The upper stages of the ante-proscenium splays are also split into three sections with superimposed rows of cusped niches {interspersed by arrow-heads) flanked by tall single niches nearest and tall coupled niches furthest from the proscenium. An additional section each side further back has exit doors {with small glazed quatrefoil panels) at ground level, the termination of the balcony front and superimposed backlit four-light stained glass two-centre windows -the upper ones having plate-tracery incorporating blind quatrefoils and a roundel containing six smaller roundels.

The proscenium is formed from flanking corbelled buttresses and a line of quatrefoils. Above is a Gothic canopy of five trefoils under crocketed gables separated by demi-buttresses against a background of more trefoiled niches. The serpentine front of the balcony has stiff-leaf decoration. Balcony soffit with further Gothic grill decoration on the beams. Elaborately coffered ceiling over front stalls area in dull red and green. Ceiling over balcony in three sections, again with complex coffering. Two large Gothic chandeliers over the front stalls area.

The entrance to the balcony foyer has triple attached columns with composite capitals. The balcony foyer (the' Hall of Mirrors') is of seven bays divided by mirror-faced pilasters. Each inner side bay contains a mirror above low benches, with twisted columns in the jambs and under a trefoil head, flanked by columns with composite capitals. The outer side bays form an arcade in front of an' aisle'. Four French tear-drop chandeliers. In the aisle is an original table with four-arch stretchers. Pitched coffered ceiling. The balcony is reached through entrances at each end of this hall, with Gothic panelling over both.
' Screen' feature placed in the angles where the balcony widens out in the centre of the auditorium. These have five niches with fibrous plaster grilles under crocketed steeply pitched gables. Entry to the balcony is through two side vomitories. Nine cusped niches on each side wall, glazed and leaded. Cross-over balustrades of twisted metal. Lower ceiling section under projection suite.
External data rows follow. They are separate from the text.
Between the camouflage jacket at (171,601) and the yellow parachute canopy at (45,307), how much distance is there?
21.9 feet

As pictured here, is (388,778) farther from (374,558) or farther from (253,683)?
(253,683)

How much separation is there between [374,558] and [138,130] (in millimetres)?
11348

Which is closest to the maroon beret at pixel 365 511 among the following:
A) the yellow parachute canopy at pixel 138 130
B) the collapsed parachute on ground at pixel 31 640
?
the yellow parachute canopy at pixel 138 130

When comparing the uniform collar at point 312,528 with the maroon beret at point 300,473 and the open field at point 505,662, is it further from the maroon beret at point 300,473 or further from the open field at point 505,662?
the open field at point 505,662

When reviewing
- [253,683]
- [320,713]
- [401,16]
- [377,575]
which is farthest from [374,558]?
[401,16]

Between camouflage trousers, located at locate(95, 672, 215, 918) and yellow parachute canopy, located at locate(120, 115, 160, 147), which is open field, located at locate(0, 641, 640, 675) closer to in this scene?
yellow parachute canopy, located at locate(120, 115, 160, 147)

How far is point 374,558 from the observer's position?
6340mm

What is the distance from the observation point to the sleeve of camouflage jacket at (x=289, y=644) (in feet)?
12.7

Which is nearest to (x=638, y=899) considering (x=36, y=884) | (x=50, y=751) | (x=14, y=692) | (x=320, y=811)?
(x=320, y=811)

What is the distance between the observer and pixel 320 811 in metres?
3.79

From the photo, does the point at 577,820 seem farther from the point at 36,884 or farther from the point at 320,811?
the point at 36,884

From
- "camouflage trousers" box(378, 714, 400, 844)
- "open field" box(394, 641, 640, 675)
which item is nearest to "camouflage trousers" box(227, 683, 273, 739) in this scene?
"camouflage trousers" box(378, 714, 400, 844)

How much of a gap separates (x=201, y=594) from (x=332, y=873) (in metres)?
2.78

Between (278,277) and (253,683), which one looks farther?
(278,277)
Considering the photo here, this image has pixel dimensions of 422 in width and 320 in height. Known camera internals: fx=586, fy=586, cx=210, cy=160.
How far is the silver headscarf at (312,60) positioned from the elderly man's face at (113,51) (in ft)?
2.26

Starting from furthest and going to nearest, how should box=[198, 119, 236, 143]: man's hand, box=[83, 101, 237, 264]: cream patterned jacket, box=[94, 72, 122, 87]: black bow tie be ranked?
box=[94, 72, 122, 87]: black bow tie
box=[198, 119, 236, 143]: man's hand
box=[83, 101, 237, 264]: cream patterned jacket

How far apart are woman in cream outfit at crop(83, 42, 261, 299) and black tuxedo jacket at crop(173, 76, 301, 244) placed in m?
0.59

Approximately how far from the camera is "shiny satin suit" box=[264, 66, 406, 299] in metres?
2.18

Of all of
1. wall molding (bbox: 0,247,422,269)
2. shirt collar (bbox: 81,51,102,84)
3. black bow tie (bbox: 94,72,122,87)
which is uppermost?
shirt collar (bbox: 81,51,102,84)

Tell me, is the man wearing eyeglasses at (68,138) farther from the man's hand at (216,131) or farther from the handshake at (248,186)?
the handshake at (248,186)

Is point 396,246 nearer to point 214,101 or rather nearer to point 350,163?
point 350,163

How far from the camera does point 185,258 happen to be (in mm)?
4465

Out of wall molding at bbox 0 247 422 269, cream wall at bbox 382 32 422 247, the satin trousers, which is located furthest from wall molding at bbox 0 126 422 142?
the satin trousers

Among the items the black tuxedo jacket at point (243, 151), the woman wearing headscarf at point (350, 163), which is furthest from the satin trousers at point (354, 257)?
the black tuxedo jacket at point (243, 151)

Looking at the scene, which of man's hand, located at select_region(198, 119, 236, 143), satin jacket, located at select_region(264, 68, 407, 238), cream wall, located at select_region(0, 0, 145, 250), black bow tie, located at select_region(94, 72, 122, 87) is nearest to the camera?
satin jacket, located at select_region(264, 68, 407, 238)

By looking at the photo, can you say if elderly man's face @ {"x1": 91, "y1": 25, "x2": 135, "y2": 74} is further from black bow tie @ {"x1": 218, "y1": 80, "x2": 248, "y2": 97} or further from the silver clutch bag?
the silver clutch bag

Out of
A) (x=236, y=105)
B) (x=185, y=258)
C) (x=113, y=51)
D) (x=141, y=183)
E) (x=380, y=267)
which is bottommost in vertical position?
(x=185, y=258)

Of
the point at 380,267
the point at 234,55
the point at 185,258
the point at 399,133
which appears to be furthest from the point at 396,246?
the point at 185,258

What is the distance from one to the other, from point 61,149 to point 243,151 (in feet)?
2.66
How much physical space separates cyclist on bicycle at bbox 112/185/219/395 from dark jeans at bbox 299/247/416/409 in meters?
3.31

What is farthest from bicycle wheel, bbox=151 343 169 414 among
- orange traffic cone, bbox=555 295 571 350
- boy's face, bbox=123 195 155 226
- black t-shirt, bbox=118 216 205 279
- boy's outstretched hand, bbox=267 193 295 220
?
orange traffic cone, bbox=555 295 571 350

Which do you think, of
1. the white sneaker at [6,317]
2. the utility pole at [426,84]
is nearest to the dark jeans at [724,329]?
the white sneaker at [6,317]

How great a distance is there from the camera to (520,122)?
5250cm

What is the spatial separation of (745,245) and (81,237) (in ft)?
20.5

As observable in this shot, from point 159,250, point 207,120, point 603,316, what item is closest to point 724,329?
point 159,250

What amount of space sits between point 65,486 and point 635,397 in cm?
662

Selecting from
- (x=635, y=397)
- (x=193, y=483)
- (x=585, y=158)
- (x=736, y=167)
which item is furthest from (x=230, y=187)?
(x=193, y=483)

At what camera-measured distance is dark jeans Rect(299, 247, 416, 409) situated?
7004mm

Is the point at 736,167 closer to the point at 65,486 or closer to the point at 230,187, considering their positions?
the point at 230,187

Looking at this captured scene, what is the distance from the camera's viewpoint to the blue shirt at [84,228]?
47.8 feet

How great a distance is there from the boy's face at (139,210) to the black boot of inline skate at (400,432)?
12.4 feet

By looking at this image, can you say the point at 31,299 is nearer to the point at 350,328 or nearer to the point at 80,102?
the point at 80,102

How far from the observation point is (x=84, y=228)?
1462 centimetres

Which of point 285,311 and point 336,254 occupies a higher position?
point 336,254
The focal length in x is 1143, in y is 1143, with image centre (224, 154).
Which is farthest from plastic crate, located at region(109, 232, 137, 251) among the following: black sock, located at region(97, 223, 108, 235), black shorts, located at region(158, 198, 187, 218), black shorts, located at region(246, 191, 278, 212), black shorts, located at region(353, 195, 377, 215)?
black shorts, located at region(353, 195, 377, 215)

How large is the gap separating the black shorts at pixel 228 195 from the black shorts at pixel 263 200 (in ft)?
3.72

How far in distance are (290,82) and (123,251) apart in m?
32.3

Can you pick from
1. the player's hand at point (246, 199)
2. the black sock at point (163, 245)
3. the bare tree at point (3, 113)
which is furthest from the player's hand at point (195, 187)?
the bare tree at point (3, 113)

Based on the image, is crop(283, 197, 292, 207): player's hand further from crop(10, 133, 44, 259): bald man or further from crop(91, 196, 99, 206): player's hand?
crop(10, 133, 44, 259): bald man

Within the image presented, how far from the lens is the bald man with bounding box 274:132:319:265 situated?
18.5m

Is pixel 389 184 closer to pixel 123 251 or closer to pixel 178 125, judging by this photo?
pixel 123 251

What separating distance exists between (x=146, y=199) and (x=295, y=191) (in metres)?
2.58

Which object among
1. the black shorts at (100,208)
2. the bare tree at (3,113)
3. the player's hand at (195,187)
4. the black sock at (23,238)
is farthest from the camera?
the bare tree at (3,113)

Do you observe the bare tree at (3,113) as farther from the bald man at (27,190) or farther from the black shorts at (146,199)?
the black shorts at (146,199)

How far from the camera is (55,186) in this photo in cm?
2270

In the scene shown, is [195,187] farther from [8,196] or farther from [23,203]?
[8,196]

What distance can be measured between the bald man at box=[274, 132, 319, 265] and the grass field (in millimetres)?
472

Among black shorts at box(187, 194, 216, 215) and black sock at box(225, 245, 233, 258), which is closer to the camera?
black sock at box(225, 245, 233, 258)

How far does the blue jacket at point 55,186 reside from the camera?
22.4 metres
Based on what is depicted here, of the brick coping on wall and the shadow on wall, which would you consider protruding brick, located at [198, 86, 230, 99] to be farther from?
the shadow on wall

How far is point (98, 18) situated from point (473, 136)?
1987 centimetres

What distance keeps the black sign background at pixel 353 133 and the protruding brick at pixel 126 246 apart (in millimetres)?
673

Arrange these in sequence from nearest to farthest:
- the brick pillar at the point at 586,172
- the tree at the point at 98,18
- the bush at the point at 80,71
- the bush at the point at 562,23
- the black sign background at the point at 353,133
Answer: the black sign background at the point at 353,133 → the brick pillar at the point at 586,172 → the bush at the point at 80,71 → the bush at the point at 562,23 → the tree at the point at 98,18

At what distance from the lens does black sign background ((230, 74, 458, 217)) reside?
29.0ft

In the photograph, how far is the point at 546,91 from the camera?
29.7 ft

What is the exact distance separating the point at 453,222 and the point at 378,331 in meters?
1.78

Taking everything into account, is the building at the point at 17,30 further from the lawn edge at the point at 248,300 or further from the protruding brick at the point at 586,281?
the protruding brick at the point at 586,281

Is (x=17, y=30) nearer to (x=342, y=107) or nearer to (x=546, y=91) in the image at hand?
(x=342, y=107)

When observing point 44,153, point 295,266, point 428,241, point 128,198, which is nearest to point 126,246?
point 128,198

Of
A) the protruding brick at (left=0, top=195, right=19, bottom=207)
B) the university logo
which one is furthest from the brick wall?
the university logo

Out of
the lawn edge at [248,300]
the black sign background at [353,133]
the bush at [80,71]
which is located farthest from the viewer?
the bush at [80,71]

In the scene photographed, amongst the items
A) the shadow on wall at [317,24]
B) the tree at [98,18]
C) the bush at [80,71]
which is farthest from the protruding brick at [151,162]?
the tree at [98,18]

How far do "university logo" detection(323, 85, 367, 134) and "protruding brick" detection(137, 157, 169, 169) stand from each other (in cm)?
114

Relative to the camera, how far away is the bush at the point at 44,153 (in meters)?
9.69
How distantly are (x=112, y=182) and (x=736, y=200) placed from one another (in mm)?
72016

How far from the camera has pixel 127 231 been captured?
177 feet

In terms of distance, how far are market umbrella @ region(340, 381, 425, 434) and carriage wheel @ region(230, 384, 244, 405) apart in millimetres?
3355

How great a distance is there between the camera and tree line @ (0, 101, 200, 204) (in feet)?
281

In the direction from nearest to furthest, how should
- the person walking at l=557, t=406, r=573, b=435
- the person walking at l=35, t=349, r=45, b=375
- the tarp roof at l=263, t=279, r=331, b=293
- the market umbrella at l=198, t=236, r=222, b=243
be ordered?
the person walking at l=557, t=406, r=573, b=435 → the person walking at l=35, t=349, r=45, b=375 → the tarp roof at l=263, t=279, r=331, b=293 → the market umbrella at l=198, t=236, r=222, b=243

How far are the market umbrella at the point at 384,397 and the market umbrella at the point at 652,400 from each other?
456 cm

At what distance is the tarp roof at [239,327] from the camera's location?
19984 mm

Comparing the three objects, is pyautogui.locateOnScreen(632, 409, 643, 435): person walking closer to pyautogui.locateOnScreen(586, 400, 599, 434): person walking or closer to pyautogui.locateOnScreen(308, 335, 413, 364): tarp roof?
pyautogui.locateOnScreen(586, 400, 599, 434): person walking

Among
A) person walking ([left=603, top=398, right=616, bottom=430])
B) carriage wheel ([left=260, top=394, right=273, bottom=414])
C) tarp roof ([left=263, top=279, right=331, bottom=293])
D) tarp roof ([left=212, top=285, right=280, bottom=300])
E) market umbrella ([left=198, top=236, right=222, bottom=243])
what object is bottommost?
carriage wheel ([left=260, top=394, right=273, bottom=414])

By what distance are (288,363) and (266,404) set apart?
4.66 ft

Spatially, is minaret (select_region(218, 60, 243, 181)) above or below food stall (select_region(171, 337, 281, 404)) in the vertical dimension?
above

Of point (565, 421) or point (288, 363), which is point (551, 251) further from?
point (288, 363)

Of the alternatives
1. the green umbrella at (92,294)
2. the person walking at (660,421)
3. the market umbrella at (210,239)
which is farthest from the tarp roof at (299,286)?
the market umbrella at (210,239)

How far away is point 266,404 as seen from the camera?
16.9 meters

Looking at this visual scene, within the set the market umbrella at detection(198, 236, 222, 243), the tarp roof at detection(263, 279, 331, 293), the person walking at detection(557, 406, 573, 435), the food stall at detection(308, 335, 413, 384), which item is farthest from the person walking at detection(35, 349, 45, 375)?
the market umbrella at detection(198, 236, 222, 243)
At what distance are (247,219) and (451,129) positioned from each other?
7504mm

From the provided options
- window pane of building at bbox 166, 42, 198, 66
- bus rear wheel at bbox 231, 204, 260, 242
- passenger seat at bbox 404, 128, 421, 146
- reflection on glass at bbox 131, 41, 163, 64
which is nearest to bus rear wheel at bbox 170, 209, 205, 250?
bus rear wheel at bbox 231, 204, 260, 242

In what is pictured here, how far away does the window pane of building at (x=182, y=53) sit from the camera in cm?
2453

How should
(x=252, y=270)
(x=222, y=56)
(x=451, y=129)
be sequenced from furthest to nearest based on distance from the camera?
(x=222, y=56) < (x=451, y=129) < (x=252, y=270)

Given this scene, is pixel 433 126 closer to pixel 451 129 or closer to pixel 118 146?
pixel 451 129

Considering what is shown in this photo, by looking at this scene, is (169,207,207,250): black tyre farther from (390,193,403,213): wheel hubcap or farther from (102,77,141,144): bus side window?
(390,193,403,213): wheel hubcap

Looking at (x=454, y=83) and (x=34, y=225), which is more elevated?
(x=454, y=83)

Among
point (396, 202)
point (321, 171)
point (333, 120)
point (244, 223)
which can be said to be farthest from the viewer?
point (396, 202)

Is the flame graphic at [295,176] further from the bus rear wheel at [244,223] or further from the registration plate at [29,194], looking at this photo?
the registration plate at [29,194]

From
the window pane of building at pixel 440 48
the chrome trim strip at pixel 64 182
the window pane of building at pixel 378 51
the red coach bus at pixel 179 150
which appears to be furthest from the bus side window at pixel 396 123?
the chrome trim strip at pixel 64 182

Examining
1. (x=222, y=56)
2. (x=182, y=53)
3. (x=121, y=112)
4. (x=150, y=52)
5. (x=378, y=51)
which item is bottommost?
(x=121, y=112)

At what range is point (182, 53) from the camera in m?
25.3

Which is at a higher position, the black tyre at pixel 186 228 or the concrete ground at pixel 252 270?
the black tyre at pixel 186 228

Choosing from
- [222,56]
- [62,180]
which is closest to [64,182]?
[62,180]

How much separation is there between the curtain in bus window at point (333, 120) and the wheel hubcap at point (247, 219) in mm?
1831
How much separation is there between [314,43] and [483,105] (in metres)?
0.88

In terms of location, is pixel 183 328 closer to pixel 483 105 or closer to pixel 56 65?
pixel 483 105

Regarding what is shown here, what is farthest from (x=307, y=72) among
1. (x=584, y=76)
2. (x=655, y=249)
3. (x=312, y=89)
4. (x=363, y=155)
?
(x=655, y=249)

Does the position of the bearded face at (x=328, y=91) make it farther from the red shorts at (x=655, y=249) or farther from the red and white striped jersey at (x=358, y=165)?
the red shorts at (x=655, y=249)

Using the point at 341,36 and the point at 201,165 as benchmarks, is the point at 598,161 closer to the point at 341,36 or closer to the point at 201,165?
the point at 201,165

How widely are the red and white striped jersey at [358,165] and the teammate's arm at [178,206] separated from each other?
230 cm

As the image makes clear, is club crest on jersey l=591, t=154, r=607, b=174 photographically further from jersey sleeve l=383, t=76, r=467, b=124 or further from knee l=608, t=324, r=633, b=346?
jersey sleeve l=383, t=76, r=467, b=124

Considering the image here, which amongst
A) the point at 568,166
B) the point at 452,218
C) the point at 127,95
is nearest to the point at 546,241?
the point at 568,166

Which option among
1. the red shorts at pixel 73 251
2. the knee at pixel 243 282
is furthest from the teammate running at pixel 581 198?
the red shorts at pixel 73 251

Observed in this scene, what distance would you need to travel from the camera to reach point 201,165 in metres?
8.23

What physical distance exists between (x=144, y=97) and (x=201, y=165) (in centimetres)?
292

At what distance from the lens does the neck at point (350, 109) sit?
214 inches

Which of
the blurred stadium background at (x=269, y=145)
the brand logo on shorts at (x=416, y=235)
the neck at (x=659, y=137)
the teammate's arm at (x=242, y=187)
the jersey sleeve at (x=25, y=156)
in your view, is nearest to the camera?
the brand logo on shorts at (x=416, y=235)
ANALYSIS: included at Grade II* as one of the finest and most important cinema interiors in Britain, being one of the only two with convincing Gothic decoration. It is only slightly less elaborate than its sister cinema at Tooting, by the same team but without Uren, who was brought in to provide a dramatic streamlined front in the face (literally) of the competing Odeon cinema opposite which opened in the same year. Although converted to bingo in 1966 most of the internal decoration survives unaltered. The figurative painting by the Russian stage designer Vladimir Polunin is also of particular interest.